Jessica Piazza was born and raised in Brooklyn, New York. She earned her B.S. in Journalism from Boston University, where she began work as the Favorite Poem Project, serving as an undergraduate intern for United States Poet Laureate Robert Pinsky. The project–which invited people of all ages and from all walks of life to write in about their favorite published poems–sparked her ongoing fascination for poetry the potential that it could have on an individual and community level.
After college, Jessica moved back to New York City, where she took workshops at the New School and the 92nd Street Y. At the former, she met the poet Rebecca Lindenberg, and together they founded the Speakeasy Poetry Series in downtown Manhattan, which ran monthly from 2001 – 2007 and routinely featured poetry greats, such as Paul Muldoon, David Lehman, and Marie Ponsot, reading alongside emerging and mid-career poets.
From New York, Jessica moved to Austin, Texas to pursue her M.A. in English (Creative Writing) at the University of Texas at Austin. While there, she worked with R.J. Lambert and James Capozzi to find funding and create a managerial foundation for Bat City Review, and subsequently edited its inaugural issue. In her final year at UT Austin, she won the prestigious Keene Prize for Literature, and continued to write, read and publish poetry. Under the tutelage of Dr. Thomas Cable, she also began studying prosody, which laid the groundwork for her scholarly work on poetic sound and meter.
In 2007, Jessica moved to Los Angeles to enter the Ph.D. program English Literature and Creative Writing at the University of Southern California, which she will finish this year. Her mentors there have included California Poet Laureate Carol Muske-Dukes, David St. John, and Susan McCabe, and as she delved further into prose writing, Aimee Bender and Dana Johnson.
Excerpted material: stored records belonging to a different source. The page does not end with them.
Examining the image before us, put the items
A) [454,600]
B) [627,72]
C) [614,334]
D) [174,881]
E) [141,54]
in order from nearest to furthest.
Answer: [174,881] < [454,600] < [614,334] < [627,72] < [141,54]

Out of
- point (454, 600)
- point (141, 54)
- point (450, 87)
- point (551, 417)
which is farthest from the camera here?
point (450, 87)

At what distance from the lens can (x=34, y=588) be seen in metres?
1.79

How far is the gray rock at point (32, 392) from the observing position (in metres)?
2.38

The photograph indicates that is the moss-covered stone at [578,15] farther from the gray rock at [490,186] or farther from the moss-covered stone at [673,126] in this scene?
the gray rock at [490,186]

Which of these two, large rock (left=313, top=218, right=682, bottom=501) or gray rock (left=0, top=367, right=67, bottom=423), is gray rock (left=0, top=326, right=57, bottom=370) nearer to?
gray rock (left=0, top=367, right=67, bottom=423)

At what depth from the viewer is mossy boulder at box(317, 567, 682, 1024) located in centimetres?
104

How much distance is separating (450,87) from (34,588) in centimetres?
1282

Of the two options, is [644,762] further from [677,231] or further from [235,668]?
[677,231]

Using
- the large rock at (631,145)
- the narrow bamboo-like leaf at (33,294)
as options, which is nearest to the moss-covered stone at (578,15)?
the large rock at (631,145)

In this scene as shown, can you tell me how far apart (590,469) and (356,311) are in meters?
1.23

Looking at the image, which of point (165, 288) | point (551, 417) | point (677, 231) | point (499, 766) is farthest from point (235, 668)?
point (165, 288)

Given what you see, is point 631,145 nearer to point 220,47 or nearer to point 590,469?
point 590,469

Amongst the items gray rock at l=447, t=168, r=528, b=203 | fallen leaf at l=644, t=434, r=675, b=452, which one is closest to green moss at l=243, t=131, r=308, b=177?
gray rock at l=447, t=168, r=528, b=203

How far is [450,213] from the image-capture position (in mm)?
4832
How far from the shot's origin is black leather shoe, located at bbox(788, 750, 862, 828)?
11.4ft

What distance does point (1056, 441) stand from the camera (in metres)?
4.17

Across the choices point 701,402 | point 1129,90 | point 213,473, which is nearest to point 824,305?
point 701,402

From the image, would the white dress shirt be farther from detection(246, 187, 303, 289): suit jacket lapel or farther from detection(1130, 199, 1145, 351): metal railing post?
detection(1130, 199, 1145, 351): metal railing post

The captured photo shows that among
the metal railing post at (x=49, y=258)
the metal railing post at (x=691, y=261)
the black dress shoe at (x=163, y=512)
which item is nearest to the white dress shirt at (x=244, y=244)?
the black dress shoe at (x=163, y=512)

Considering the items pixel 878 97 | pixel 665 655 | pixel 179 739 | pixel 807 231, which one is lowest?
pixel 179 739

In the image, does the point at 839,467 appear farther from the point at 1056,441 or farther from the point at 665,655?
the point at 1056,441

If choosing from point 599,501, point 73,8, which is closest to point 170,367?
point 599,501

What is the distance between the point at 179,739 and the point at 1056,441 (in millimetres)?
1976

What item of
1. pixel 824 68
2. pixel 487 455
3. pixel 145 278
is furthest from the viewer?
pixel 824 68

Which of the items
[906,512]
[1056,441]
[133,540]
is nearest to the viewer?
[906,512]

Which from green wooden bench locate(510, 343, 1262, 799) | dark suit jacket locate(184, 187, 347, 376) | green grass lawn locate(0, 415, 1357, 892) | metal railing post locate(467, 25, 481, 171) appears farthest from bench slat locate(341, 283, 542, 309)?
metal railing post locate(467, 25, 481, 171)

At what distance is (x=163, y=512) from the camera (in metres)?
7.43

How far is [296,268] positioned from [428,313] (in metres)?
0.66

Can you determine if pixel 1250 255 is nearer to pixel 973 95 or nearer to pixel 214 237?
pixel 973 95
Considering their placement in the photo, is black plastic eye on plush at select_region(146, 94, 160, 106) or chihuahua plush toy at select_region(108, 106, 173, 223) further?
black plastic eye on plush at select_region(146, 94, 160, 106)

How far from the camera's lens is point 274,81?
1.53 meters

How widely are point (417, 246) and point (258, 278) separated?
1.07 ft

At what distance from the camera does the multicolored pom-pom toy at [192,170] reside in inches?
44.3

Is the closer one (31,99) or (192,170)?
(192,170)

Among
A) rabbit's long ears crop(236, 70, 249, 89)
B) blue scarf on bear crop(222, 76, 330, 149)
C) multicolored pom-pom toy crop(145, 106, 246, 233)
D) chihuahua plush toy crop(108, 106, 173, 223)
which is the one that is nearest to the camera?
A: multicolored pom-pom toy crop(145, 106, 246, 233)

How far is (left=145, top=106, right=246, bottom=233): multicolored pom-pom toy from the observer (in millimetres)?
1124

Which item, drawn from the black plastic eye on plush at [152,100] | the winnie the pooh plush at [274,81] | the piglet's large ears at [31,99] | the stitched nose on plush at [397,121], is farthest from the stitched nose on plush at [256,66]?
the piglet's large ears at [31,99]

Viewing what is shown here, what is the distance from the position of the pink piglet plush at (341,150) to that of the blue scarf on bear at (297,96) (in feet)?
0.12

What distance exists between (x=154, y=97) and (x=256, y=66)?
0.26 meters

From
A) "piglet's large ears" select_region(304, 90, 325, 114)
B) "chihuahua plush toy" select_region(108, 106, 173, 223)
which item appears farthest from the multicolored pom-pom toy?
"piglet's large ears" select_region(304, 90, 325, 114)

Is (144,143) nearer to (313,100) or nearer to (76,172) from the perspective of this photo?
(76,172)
In Los Angeles, Jessica continued her commitment to poetry community and advocacy by co-founding Gold Line Press, a chapbook publishing press sponsored by USC. She is also a contributing editor at The Offending Adam and has blogged for The Best American Poetry and Barrelhouse.
After studying prosody for several years, Jessica's scholarly work has now expanded to sit solidly in the field of Cognitive Poetics. Her dissertation explores the relationship between neuroscience and literature; specifically how the brain processes the visual and sound information of text, and how the reactions to that information inform literary analyses.
Among other places, her work has appeared in The National Poetry Review, Agni, Indiana Review, 32 Poems, The Missouri Review, Mid-American Review, No Tell Motel, 42 Opus, Pebble Lake Review, Rattle, Hobart, Country Dog Review, Coconut, Barefoot Muse, Forklift Ohio, and the anthologies 150 Contemporary Sonnets (University of Evansville Press) and Hot Sonnets (Entasis Press).
She is currently working on a book of essays and lectures on writing with the poet Jill Alexander Essbaum, a series of erasure poems with fiction writer, essayist, and poet Heather O'Neill, a comedic memoir, and a group of short stories in iambic meter. Interrobang is her first collection of poems.